Sandi Blanda and Martha Cahoon (1905-1999)
Martha’s Mermaid, 2008
Oil on masonite, seashells, wood
Collection of the Cahoon Museum of American Art
2015.5

Growing up on Long Island, Sandi Blanda enjoyed combing the beaches in search of perfect seashells. Years later, when a friend brought a sailors valentine back from a trip to Nantucket, Sandi immediately knew she wanted to make them and set about teaching herself the art form. She greatly admired Bernard Woodman’s work and has always regretted not meeting him before his death in 1986. Sandi is also a big fan of the art of the Cahoons. When she learned the Cahoon Museum of American Art owned a few “rounds” that Martha had painted for Bernie Woodman (which he had not lived long enough to use), she asked permission to incorporate one into a valentine of her own creation. The museum agreed, and Sandi donated the completed sailor’s valentine -in tribute to Martha- to the museum’s permanent collection.

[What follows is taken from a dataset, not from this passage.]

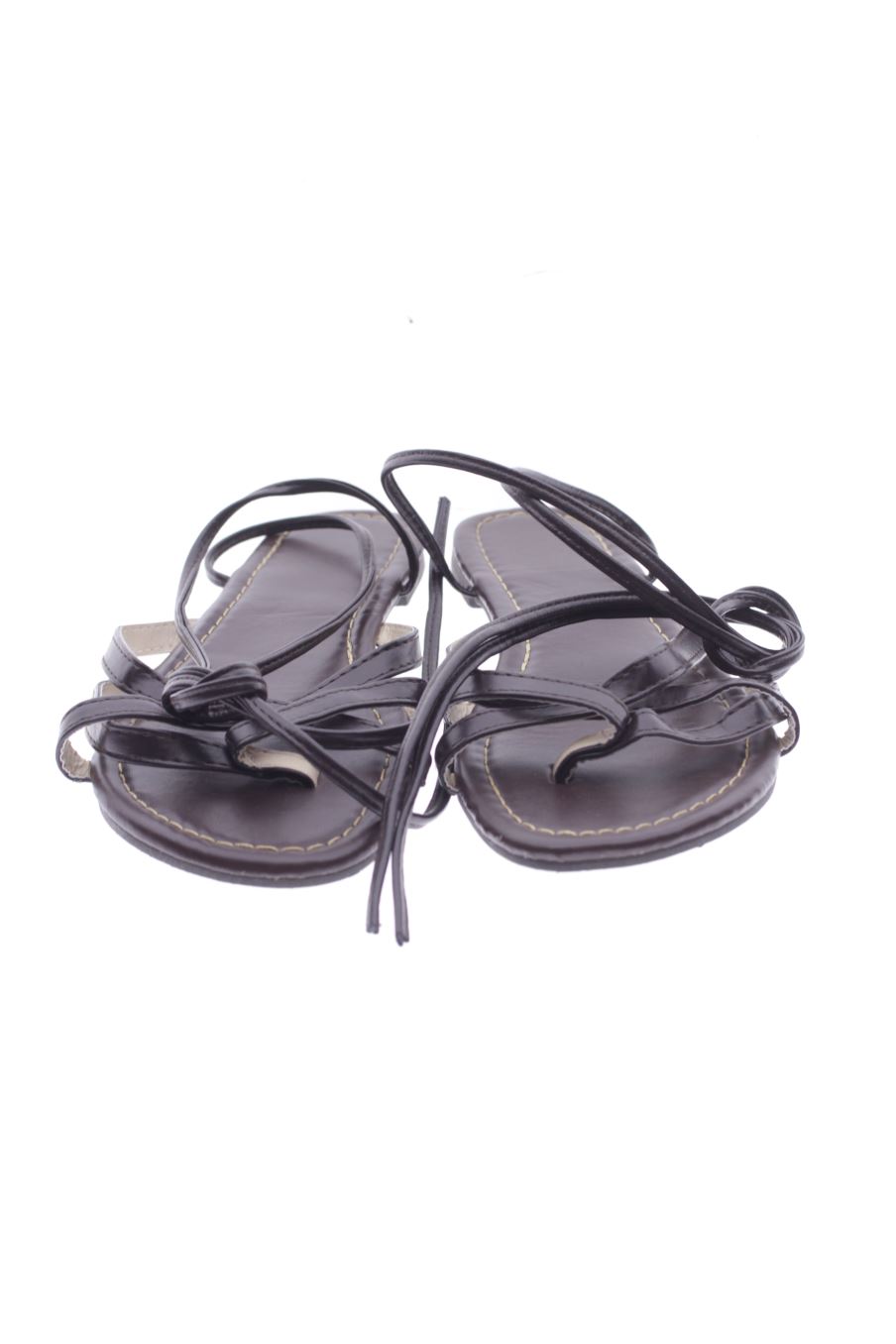 Sandalias planas de PERCENTIL de la talla 40, de color marrón de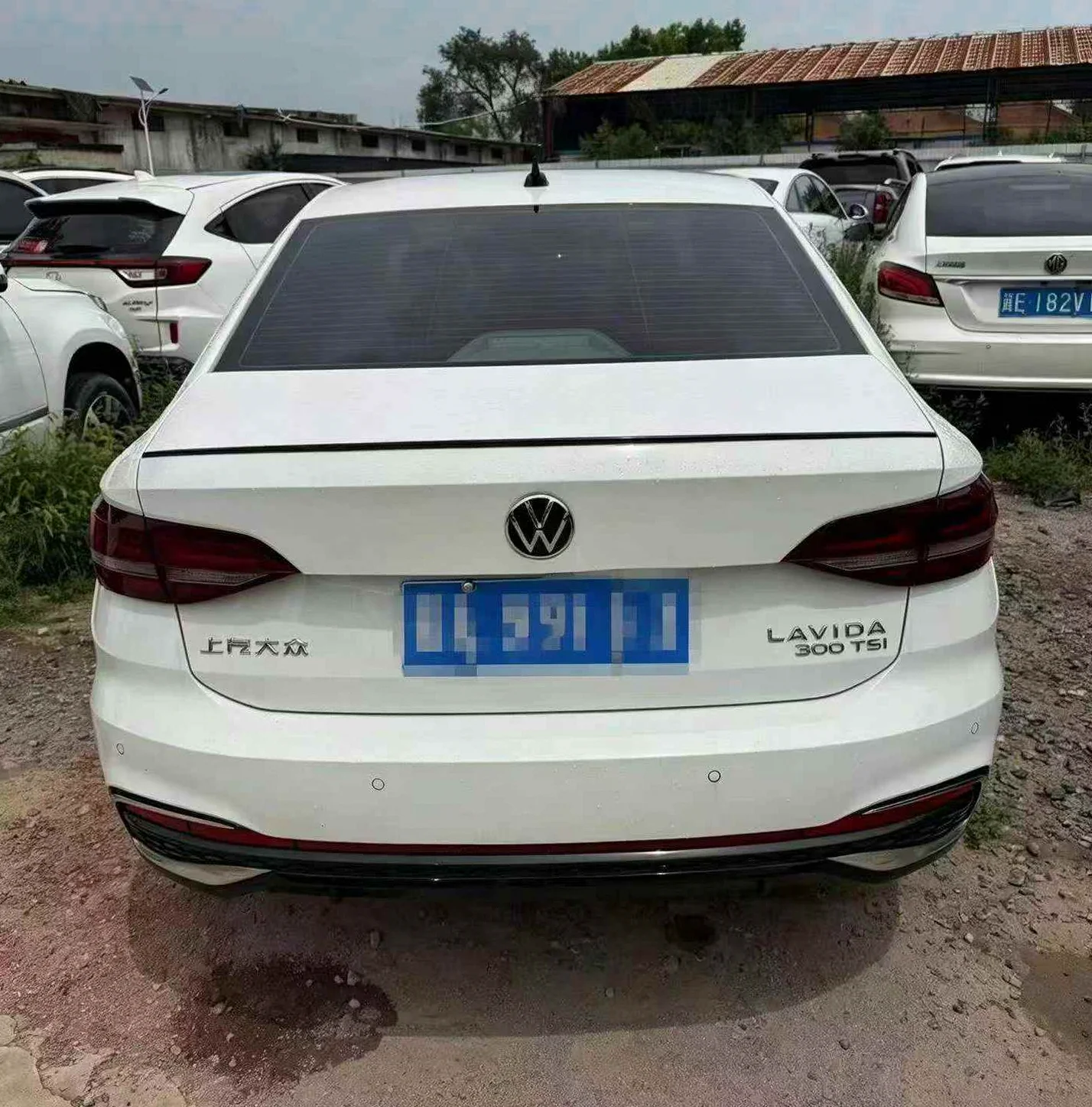 大众CC 后面外观三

Ralph Cahoon (1910-1982) and Bernard Woodman (1920-1986)
A View of Barbados, W.I.
Oil on masonite, seashells
Collection of the Cahoon Museum of American Art
1988.2

Ralph Cahoon paid Bernie $1,500 for his extensive contribution to this large piece, A View of Barbados, W.I. This stunning marriage of shellwork and painting makes a nod to the origins of the sailors valentine, along with creative myth-making from Ralph’s imagination. Several sailors examine a selection of valentines being displayed by mermaids on the tropical island of Barbados. The young fellow on the left represents Bernie himself standing in front of a makeshift little shop (fashioned from an upturned boat) bearing the sign, “Bernie’s Valentines.” Bernie was amazed and moved when Ralph surprised him with the painting. “He just showed up in my backyard…with it,” Bernie recounted.